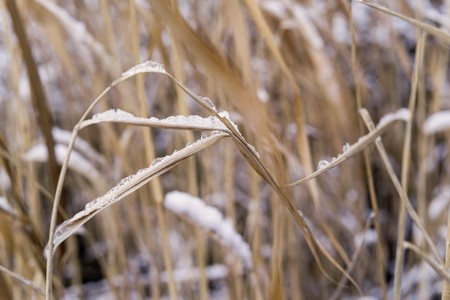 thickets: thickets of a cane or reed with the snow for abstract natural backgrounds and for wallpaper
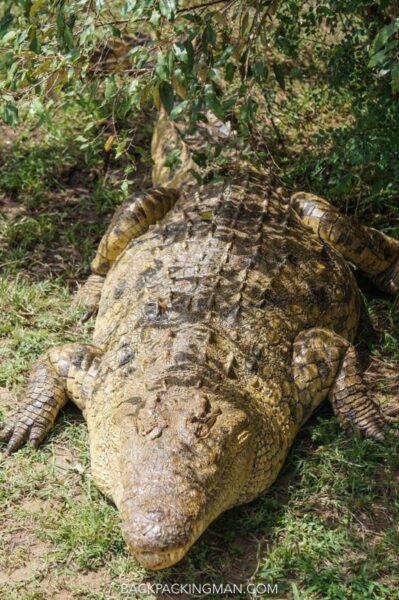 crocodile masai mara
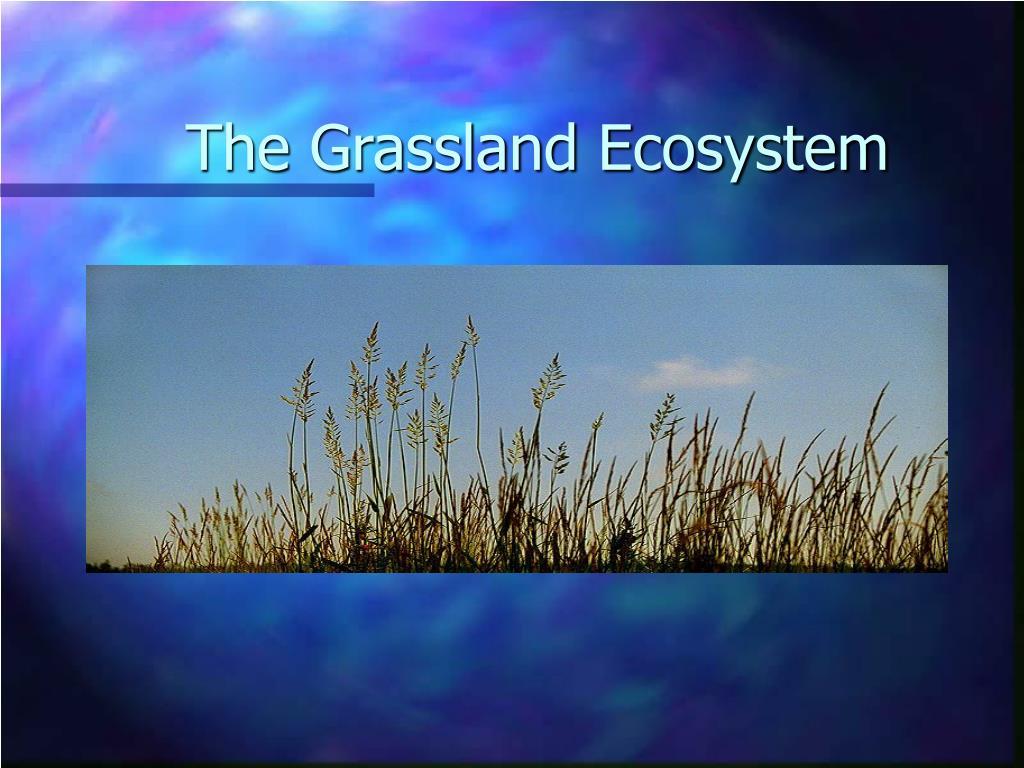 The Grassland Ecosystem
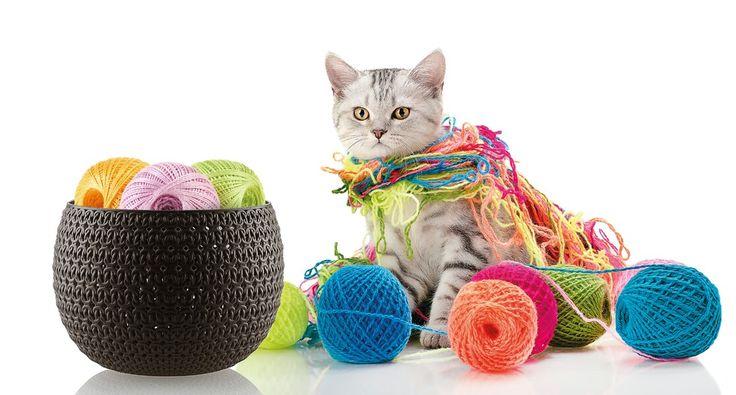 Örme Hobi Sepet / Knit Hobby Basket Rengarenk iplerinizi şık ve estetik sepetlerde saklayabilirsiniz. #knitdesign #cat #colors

* * *

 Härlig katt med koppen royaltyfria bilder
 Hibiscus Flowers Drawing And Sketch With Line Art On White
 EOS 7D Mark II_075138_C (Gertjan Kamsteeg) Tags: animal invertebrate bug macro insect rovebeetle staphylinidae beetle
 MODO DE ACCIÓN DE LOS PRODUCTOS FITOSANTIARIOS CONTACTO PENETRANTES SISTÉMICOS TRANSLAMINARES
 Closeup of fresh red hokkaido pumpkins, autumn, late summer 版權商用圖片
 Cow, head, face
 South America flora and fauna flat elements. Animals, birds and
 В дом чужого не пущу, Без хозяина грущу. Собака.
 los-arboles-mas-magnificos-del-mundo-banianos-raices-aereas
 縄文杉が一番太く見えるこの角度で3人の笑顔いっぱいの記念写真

## [Brief]
Could you return exactly the stretch of the data above that starts at the line with "Hibiscus Flowers Drawing" and ends at the line with "縄文杉が一番太く見えるこの角度で3人の笑顔いっぱいの記念写真", both lines included?

## [Answer space]
 Hibiscus Flowers Drawing And Sketch With Line Art On White
 EOS 7D Mark II_075138_C (Gertjan Kamsteeg) Tags: animal invertebrate bug macro insect rovebeetle staphylinidae beetle
 MODO DE ACCIÓN DE LOS PRODUCTOS FITOSANTIARIOS CONTACTO PENETRANTES SISTÉMICOS TRANSLAMINARES
 Closeup of fresh red hokkaido pumpkins, autumn, late summer 版權商用圖片
 Cow, head, face
 South America flora and fauna flat elements. Animals, birds and
 В дом чужого не пущу, Без хозяина грущу. Собака.
 los-arboles-mas-magnificos-del-mundo-banianos-raices-aereas
 縄文杉が一番太く見えるこの角度で3人の笑顔いっぱいの記念写真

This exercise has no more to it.